BEGIN Data to use
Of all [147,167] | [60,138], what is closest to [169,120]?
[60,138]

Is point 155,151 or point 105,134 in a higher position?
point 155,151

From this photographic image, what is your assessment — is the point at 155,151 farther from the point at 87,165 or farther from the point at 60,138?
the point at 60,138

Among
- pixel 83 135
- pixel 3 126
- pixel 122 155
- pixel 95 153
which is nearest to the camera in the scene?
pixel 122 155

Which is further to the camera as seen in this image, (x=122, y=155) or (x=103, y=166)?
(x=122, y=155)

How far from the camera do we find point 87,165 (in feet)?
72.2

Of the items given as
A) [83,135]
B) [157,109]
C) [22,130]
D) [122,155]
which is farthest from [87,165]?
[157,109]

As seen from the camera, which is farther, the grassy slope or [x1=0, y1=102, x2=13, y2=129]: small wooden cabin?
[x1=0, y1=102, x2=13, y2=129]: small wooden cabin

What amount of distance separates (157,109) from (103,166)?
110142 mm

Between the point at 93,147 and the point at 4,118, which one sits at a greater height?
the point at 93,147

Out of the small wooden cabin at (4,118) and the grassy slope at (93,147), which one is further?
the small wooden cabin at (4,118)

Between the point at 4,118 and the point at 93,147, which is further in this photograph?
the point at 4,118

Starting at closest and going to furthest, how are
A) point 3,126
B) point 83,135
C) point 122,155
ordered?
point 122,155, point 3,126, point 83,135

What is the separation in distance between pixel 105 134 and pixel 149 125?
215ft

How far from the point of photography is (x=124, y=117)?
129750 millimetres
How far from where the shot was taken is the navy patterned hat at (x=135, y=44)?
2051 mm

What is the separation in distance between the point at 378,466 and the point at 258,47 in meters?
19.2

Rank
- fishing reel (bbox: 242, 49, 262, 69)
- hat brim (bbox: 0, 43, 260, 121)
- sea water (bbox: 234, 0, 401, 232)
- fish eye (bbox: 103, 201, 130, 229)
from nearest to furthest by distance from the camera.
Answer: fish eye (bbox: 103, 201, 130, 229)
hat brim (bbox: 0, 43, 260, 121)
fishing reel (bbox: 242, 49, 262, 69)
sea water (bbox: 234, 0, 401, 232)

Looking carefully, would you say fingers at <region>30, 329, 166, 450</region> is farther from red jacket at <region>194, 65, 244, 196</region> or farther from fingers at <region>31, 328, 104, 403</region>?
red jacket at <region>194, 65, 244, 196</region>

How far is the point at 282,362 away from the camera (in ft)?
END Data to use
Do this: Reproduce word for word the lines of the records above, starting at the line that contains "What is the separation in distance between pixel" and ending at the last line of the records, with both ends included.

Correct output:
What is the separation in distance between pixel 105 134 and pixel 149 125?
215ft

How far from the point of photography is (x=124, y=117)?
129750 millimetres
How far from where the shot was taken is the navy patterned hat at (x=135, y=44)?
2051 mm

What is the separation in distance between the point at 378,466 and the point at 258,47 in meters?
19.2

Rank
- fishing reel (bbox: 242, 49, 262, 69)
- hat brim (bbox: 0, 43, 260, 121)
- sea water (bbox: 234, 0, 401, 232)
- fish eye (bbox: 103, 201, 130, 229)
from nearest to furthest by distance from the camera.
Answer: fish eye (bbox: 103, 201, 130, 229)
hat brim (bbox: 0, 43, 260, 121)
fishing reel (bbox: 242, 49, 262, 69)
sea water (bbox: 234, 0, 401, 232)

Looking carefully, would you say fingers at <region>30, 329, 166, 450</region> is farther from red jacket at <region>194, 65, 244, 196</region> or farther from fingers at <region>31, 328, 104, 403</region>?
red jacket at <region>194, 65, 244, 196</region>

How far is the point at 282,362 away from the camera (in ft)?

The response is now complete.